🧠 Solving LeetCode Until I Become Top 1% — Day `8`

🔹 Problem: 1298. Maximum Candies You Can Get from Boxes

Difficulty: #Hard
Tags: #Graph #BFS

📝 Problem Summary

You are given n boxes, each containing a certain number of candies. You can open boxes in a specific order and collect candies from them. Theboces might have connections to other boxes, allowing you to open them in a specific sequence. The goal is to maximize the number of candies you can collect. I know Confusing af. feelings mututal brother.

🧠 My Thought Process

Brute Force Idea:
This Problem is actually brtute force graph traversal problem. The only thing is to find Which traversal to use. I started with DFS but the implementation was getting too complex with recursion. Then I switched to BFS which was much cleaner and easier to manage.
Optimized Strategy:
- Heres the key idea: Use a queue to manage the boxes you can open. We can add the initial box to the queue and then process each box in the queue, collecting candies and adding connected boxes to the queue.
- Step 1: Initialize an empty queue and add the initial box to it.
- Step 2: While the queue is not empty, pop a box from the front.
- Step 3: Collect candies and chekc if we have already opened this box or if we don't have the key to open it.
- Step 4: If we don't have the key, we can add the box to the queue and continue processing. Because we might get the key later.
- Step 5: As we can open boxes and can get keys to other boxes, we can set the status of the box to opened and add its connected boxes to the queue.
- Step 6: Also we will add the boxes to the queue only if we find new_boxes that we haven't opened yet.
Algorithm Used:

[[notes/algorithms/graph_bfs.md]]

⚙️ Code Implementation (Python)

from collections import deque
from typing import List

class Solution:
    def maxCandies(
        self,
        status: List[int],
        candies: List[int],
        keys: List[List[int]],
        containedBoxes: List[List[int]],
        initialBoxes: List[int]
    ) -> int:

        n = len(status)
        visited = [False] * n
        have_box = [False] * n
        have_key = status[:]
        queue = deque()

        for box in initialBoxes:
            have_box[box] = True
            if have_key[box]:
                queue.append(box)

        total_candies = 0

        while queue:
            box = queue.popleft()

            if visited[box]:
                continue
            visited[box] = True
            total_candies += candies[box]

            # Gain new keys
            for key in keys[box]:
                if not have_key[key]:
                    have_key[key] = 1
                    if have_box[key] and not visited[key]:
                        queue.append(key)
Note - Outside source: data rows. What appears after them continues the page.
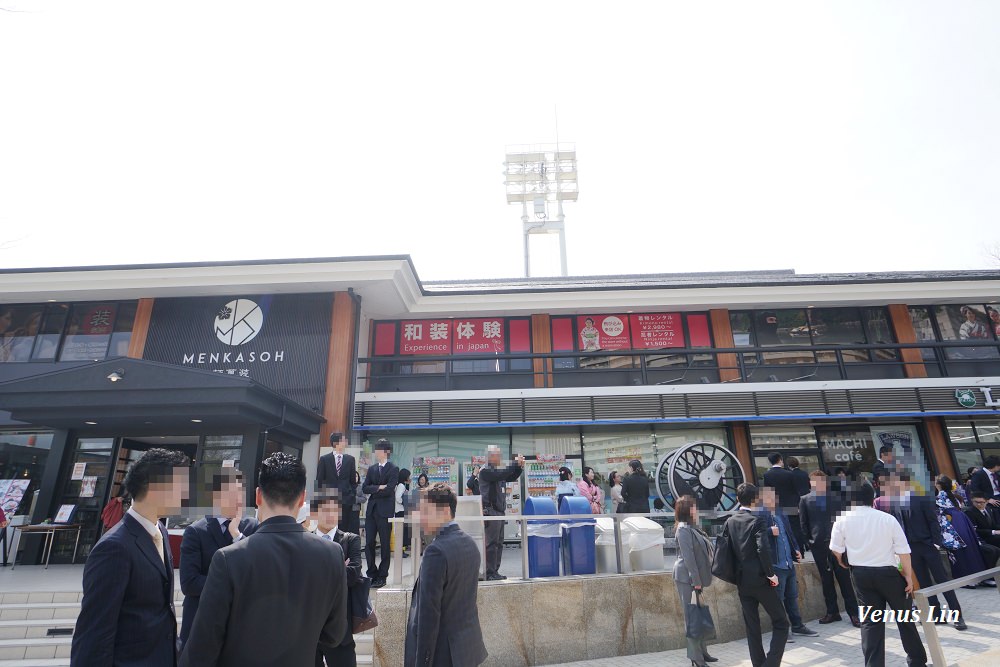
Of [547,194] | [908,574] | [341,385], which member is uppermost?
[547,194]

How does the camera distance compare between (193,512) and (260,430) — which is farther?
(260,430)

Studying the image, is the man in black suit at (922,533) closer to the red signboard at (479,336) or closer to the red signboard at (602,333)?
the red signboard at (602,333)

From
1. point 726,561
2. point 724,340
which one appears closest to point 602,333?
point 724,340

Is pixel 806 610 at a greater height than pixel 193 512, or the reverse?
pixel 193 512

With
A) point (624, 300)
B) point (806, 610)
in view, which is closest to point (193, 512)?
point (806, 610)

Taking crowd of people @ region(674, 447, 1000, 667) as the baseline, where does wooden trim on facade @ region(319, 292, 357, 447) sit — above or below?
above

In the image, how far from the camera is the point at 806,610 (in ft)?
23.5

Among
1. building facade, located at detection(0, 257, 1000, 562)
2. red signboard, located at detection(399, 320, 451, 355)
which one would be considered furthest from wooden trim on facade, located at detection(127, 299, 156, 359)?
red signboard, located at detection(399, 320, 451, 355)

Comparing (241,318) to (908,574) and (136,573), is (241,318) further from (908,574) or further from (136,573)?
(908,574)

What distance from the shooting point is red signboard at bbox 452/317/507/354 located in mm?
13711

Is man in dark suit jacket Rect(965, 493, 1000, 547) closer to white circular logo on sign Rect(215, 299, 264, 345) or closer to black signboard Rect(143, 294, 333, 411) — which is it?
black signboard Rect(143, 294, 333, 411)

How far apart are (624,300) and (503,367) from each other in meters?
3.62

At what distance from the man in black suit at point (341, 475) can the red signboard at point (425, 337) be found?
659cm

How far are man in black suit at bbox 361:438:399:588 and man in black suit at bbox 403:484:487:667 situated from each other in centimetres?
352
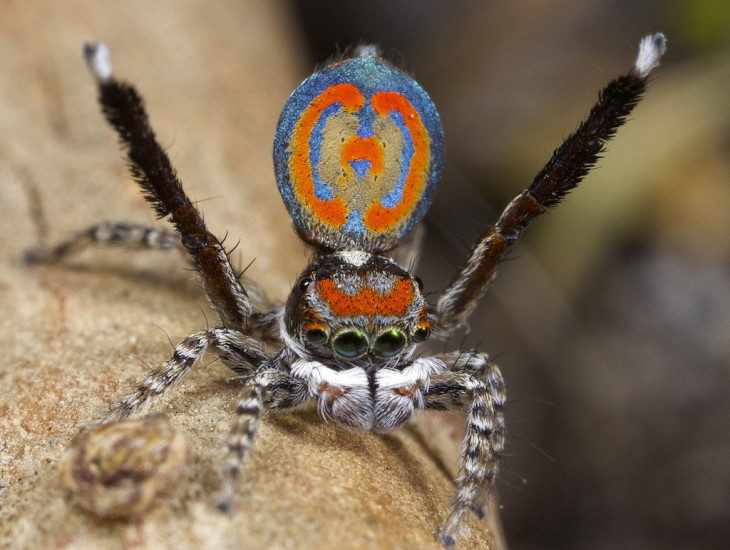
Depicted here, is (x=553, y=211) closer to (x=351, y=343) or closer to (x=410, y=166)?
(x=410, y=166)

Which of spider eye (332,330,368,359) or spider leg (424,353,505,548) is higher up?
spider eye (332,330,368,359)

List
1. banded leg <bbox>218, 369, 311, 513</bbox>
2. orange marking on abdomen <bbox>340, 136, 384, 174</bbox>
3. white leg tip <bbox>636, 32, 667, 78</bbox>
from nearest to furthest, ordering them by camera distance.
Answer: banded leg <bbox>218, 369, 311, 513</bbox> → white leg tip <bbox>636, 32, 667, 78</bbox> → orange marking on abdomen <bbox>340, 136, 384, 174</bbox>

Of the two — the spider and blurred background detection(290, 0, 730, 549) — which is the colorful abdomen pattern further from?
blurred background detection(290, 0, 730, 549)

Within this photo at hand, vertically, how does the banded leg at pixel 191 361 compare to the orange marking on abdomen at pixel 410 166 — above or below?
below

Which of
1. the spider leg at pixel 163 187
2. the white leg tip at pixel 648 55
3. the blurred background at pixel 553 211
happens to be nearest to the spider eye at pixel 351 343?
the spider leg at pixel 163 187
            # Add new boxes
            for new_box in containedBoxes[box]:
                have_box[new_box] = True
                if have_key[new_box] and not visited[new_box]:
                    queue.append(new_box)

        return total_candies

⏱️ Time & Space Complexity

Time: O(n + m), where n is the number of boxes and m is the total number of connections (keys and contained boxes).
Space: O(n), for the queue and visited arrays.

🧩 Key Takeaways

✅ What concept or trick did I learn?
- Nothing new, just a good practice of using BFS for graph traversal problems.
💡 What made this problem tricky?
- The tricky part was managing the state of boxes (opened, keys available) and ensuring we only process boxes that can be opened.
💭 How will I recognize a similar problem in the future?
- Look for problems involving traversal of connected components, especially when keys or conditions affect accessibility.